IV. APPLICATION OF THE ARBITRARY AND CAPRICIOUS TEST
It must be made clear at the outset that this court is not interpreting and analyzing an advertisement to determine whether it is fraudulent, and, therefore, the case of Donaldson v. Read Magazine, 333 U.S. 178, 68 S. Ct. 591, 92 L. Ed. 628 (1948), is not on point. The scope of this court's analysis is to determine whether there is the requisite supportive evidence for a conclusion by the judicial officer that the consent agreements were breached.
As mentioned in Section III above, the proper standard is whether, considering the record as a whole, the judicial officer's findings are arbitrary and capricious. The arbitrary and capricious standard requires a court to determine whether the administrative decision was based on a consideration of the relevant factors and whether or not there was a clear error of judgment. In the case of Bowman Trans. v. Arkansas-Best Freight, 419 U.S. 281, 285, 95 S. Ct. 438, 442, 42 L. Ed. 2d 447 (1974), the court stated:
Under the "arbitrary and capricious" standard the scope of review is a narrow one. A reviewing court must "consider whether the decision was based on a consideration of the relevant factors and whether there has been a clear error of judgment . . . . Although this inquiry into the facts is to be searching and careful, the ultimate standard of review is a narrow one. The court is not empowered to substitute its judgment for that of the agency." The agency must articulate a "rational connection between the facts found and the choice made." (Citations omitted.)
This court concludes that the findings of the judicial officer are based on the "relevant factors" and are not "a clear error of judgment".
In reaching his decisions the judicial officer had considered the consent agreements and the advertisements utilized by the plaintiff before and after the effective date of the consent agreements. In his written opinion, the judicial officer pointed out the parts of the post-consent agreement advertisements that he concluded were violative of the consent agreements. The judicial officer considered the relevant factors and articulated a rational connection between the relevant factors and his conclusion as required in the Bowman Trans. case.

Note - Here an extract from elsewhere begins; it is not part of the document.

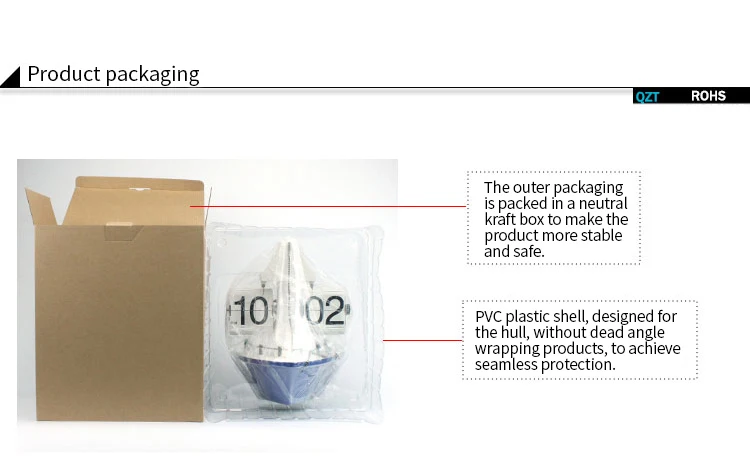 Product packaging

QZT ROHS

10 02

The outer packaging is packed in a neutral kraft box to make the product more stable and safe.

PVC plastic shell, designed for the hull, without dead angle wrapping products, to achieve seamless protection.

Not only has the judicial officer not committed a clear error of judgment but this court finds that his conclusions are supported by substantial evidence. A separate analysis of this issue for each product follows.
A. Long N' Strong :
After examining the entire record before the judicial officer, this court finds that the conclusion of the judicial officer that the plaintiff breached the consent agreement is supported by substantial evidence. The plaintiff admits that the thrust of the original postal complaint and what was prohibited by the consent agreement was the allegation that the product will cause the user's fingernails to grow longer.
The following are statements made in a post-consent agreement advertisement for Long N' Strong:
1. In bold headlines the advertisement stated, "Grow longer more beautiful nails starting in five to seven days."
2. "Thrill to glamorous growth in a matter of days."